The advisory panel will also be looking into the feasibility of the registration of bicycles or licensing of cyclists. This also means that cyclists may be required to take a theory test in the future.
However, observers noted that such measures could disrupt Singapore’s cycling vision. Experts also say that it would be wiser to pump more resources into educating the public on safety aspects instead.
Singapore’s history with bicycle registrations
Do you know that our little red dot required bicycle registrations from the colonial era until 1982? Over 30 odd years, there have been many requests on the licensing of two-wheelers and their riders.
In fact, in 2013, ex-Nee Soon GRC Member of Parliament Lee Bee Wah recommended that cyclists go through safety lessons before licence issuance. Following various letters to the news forum in a bid for registration to discourage reckless riders, the suggestion was revisited in 2016.
At that time, the Land Transport Authority (LTA) raised several practical difficulties implementing the scheme. They explained that it would be overly resource-intensive and could result in fewer cyclists since owning a bicycle would be too burdensome.
Experts and observers share their take on the issue
Dr Cecilia Rojas, who focuses on active mobility research, shared that the registration of bicycles would help reduce bike theft and abandoned or illegal parking.
However, the Singapore University of Social Sciences (SUSS) lecturer added that the authorities should clarify who needs to be registered. The licensing process should also be seamless and adopted over time so people can adapt to the new rules.
“Bicycles are bought, sold, exchanged very regularly. Also, in cases of road bicycles, sometimes just the frame or the handle or the wheels are changed, making the bicycle lighter or faster. Would these types of changes be required to be informed (to the authorities), or a new licence be required?” Dr Rojas questioned.
Tham Chen Munn, a business development director for traffic solutions firm PTV Asia-Pacific, also raised an excellent point. He asked if the registration of these devices would aid the authorities in catching hasty riders.

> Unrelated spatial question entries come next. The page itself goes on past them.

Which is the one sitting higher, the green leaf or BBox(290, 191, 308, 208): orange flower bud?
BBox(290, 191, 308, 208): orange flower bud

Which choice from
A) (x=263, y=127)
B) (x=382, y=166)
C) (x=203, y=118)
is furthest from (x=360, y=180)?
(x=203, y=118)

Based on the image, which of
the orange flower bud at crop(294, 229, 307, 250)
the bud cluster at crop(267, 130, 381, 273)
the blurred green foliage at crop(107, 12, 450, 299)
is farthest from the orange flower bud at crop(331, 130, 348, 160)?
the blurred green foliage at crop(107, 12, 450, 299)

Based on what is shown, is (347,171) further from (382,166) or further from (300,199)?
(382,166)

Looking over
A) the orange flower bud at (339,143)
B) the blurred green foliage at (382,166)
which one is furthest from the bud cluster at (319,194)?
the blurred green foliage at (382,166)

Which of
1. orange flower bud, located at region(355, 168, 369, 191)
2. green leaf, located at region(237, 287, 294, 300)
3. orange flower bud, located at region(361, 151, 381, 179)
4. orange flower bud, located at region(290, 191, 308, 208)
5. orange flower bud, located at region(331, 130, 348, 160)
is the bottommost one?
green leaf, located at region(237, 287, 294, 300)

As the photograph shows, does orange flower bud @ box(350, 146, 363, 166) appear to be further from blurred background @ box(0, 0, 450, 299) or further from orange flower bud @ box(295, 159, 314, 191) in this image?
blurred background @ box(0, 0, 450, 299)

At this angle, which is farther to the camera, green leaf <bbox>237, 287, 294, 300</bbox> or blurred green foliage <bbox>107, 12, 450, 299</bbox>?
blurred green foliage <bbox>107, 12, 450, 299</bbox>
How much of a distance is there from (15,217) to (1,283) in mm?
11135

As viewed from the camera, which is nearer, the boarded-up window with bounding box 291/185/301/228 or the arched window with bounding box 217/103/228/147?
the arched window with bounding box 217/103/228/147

To that, the co-founder of cycling group Love Cycling SG, Francis Chu, noted that despite e-scooter registrations, those were ultimately banned from walkways.
“On the roads, vehicles move faster and the distance between them is further apart compared to those on the pavement. If on the footpath it didn’t help address the errant riders, it will be more difficult to capture the number plate on the road,” remarked Mr Chu.
Various suggestions to be considered
Mr Chu mentioned that setting a mandatory online test on road-cycling safety could be considered. Similarly, drivers could also go through a similar test on the proper response to road cyclists. He added that the LTA could examine protected bike lanes and junctions if there’s enough space to work with.
On the flip side, Mr Tham requests speed limits to be reduced in specific areas. He’s referring to places with a high traffic flow of people walking and cycling.
“We’re not talking about expressways, we’re not talking about major arterials, leave those as they are. There are opportunities to (introduce a speed limit of) 30kmh in places that can be safe for people to come out and play and be more active,” he commented.
So, with all that said, what’s your take on the issue? Would you be keen to register for a compulsory theory test to be “certified” safe to cycle? Or would you give up cycling altogether since registration and licensing is too much of a hassle?